[Instructions for the task]: Tell me how many lines in the data include "Vietnam", and keep the reply to that number.

(Dataset items)
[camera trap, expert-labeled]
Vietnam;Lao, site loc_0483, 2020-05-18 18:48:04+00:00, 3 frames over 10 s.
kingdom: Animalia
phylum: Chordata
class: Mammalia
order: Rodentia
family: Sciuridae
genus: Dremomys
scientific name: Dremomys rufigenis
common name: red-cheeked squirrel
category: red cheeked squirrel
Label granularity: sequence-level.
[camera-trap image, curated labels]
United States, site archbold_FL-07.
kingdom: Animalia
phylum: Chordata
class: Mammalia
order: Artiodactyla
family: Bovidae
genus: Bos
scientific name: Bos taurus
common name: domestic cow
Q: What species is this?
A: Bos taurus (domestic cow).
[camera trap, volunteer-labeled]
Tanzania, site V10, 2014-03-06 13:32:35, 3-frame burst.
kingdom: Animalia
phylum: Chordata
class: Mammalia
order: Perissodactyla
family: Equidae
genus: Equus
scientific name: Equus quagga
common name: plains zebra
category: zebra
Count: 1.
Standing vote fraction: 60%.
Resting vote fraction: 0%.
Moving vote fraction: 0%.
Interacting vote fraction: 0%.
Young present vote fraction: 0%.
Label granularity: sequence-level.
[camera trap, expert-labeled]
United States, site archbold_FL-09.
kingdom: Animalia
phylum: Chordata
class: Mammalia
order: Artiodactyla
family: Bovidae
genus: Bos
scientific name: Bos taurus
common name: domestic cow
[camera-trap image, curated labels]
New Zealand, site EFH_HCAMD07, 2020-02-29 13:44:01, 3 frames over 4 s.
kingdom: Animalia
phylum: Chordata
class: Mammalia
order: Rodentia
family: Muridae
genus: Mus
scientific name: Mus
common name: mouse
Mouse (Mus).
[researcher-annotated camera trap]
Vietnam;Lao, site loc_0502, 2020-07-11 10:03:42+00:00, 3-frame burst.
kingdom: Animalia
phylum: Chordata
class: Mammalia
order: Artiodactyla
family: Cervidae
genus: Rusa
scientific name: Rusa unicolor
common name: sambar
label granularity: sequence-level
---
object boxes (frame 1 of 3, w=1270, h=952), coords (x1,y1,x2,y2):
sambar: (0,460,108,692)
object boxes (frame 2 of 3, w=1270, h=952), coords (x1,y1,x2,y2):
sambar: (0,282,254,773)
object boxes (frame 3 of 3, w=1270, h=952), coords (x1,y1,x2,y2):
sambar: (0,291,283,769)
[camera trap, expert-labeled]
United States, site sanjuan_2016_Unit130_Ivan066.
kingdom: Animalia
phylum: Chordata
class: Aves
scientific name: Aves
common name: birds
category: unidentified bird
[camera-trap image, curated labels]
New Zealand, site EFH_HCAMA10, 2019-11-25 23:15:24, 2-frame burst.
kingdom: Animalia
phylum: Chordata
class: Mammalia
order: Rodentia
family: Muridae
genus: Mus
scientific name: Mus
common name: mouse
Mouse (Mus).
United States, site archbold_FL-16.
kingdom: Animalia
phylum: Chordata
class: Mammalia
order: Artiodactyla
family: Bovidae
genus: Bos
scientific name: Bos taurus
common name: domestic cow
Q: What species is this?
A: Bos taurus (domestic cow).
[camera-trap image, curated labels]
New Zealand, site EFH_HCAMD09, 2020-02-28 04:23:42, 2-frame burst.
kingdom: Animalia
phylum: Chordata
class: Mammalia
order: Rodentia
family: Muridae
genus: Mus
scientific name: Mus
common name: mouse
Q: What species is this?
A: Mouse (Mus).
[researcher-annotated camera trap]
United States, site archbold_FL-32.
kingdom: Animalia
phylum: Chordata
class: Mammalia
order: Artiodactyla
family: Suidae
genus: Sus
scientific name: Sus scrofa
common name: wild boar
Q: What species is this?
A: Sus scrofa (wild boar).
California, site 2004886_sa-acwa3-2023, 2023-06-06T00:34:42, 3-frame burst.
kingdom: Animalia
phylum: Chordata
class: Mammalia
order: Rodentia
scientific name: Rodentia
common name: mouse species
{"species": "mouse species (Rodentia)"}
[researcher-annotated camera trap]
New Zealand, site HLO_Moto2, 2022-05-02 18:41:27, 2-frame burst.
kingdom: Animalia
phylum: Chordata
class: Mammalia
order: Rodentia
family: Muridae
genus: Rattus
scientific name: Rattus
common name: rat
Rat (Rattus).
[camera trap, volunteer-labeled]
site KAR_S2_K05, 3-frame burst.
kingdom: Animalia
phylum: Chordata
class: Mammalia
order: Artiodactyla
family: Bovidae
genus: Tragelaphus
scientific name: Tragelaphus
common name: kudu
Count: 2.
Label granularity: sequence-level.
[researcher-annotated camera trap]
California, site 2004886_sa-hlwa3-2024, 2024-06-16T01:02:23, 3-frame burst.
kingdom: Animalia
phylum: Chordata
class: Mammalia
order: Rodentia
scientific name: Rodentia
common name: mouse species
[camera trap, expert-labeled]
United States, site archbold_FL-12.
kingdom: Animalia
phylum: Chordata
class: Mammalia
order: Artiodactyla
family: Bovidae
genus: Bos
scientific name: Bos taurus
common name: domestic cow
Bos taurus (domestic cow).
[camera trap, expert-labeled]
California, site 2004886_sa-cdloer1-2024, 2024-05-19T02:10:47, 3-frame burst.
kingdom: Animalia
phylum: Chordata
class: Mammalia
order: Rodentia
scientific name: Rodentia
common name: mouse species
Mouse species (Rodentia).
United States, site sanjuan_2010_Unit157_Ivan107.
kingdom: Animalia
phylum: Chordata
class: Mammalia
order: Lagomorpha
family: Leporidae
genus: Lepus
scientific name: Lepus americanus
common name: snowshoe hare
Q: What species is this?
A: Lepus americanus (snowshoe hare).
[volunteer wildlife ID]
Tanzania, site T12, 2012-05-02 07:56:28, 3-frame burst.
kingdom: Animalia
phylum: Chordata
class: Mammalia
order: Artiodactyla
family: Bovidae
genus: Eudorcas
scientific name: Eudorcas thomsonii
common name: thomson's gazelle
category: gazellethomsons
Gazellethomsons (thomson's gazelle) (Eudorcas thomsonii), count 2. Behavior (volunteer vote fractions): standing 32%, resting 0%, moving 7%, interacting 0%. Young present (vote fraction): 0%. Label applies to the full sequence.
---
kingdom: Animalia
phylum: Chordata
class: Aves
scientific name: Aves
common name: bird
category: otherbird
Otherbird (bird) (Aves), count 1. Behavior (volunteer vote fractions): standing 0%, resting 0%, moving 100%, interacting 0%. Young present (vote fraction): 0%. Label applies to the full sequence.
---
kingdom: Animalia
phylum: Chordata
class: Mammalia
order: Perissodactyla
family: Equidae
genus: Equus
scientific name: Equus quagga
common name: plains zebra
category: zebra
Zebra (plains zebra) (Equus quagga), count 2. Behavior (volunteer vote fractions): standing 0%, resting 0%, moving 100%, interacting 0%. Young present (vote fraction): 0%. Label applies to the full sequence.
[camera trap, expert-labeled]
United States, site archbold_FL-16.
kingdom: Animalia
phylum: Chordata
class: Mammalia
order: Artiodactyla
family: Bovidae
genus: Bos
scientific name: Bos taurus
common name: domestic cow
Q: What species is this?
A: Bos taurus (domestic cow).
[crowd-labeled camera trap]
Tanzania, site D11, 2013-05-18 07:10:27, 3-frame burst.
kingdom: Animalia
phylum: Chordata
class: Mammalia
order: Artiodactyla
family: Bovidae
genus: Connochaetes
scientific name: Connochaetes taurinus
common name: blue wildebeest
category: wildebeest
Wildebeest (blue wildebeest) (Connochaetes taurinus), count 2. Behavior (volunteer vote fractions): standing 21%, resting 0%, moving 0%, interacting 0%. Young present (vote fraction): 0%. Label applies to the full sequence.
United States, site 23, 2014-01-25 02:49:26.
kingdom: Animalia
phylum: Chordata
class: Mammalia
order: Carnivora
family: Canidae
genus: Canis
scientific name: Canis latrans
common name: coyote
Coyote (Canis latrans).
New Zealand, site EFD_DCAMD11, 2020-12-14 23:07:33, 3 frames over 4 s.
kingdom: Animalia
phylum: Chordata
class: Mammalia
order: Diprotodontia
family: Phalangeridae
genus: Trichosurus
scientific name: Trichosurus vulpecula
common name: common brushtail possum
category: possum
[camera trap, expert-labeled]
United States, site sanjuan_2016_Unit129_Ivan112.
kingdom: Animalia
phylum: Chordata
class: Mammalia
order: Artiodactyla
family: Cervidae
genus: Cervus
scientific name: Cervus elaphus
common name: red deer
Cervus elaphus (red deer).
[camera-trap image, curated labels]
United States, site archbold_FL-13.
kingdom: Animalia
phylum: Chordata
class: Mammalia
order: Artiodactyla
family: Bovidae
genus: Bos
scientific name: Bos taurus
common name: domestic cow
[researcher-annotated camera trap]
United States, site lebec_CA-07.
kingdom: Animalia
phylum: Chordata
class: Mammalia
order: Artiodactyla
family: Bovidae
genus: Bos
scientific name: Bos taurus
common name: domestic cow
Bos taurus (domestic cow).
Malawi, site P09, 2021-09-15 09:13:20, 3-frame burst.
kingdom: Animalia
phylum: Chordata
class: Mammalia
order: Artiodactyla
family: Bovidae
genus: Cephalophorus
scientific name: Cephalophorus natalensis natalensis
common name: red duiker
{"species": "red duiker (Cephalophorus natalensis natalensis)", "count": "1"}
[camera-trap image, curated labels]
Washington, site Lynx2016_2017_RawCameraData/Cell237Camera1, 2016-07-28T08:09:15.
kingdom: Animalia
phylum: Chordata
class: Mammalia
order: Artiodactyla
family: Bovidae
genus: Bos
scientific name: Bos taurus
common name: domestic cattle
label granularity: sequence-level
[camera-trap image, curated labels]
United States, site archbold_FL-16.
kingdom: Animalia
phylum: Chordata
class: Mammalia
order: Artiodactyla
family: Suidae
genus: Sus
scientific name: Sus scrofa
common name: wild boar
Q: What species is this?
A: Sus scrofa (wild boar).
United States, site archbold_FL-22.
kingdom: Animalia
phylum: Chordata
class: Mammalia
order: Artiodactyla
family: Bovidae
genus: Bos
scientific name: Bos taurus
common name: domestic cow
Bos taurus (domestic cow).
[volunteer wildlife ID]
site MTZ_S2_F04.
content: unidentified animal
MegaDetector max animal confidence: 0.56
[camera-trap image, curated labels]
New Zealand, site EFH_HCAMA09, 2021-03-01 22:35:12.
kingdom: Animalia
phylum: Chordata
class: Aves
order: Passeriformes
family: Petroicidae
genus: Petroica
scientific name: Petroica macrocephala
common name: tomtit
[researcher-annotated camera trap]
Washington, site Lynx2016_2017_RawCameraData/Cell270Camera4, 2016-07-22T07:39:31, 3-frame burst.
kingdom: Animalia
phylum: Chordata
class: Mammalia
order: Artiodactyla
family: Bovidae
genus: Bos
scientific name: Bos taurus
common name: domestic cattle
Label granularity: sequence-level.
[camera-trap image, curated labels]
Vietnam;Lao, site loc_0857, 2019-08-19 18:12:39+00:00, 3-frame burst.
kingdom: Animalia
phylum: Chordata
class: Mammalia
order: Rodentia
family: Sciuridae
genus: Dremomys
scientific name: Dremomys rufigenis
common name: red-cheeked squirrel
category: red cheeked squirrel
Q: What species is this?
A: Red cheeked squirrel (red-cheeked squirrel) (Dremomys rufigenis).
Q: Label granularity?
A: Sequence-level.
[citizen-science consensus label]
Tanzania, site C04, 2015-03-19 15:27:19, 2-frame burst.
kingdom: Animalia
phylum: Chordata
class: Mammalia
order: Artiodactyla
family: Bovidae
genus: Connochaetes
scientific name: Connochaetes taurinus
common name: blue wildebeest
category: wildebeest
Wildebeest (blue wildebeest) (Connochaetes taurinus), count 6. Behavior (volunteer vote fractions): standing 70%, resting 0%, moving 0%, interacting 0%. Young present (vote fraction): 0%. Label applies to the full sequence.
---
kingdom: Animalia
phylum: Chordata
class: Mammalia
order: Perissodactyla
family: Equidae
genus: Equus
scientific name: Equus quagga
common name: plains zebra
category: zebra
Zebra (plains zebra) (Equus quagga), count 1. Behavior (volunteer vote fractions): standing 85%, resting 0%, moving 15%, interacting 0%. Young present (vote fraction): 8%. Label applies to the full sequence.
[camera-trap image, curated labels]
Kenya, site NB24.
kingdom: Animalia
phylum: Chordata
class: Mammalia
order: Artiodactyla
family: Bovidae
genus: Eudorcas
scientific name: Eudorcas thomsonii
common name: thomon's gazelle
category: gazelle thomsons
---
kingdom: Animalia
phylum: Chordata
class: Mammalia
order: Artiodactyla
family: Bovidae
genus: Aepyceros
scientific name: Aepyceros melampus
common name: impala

[Exercise response]: 3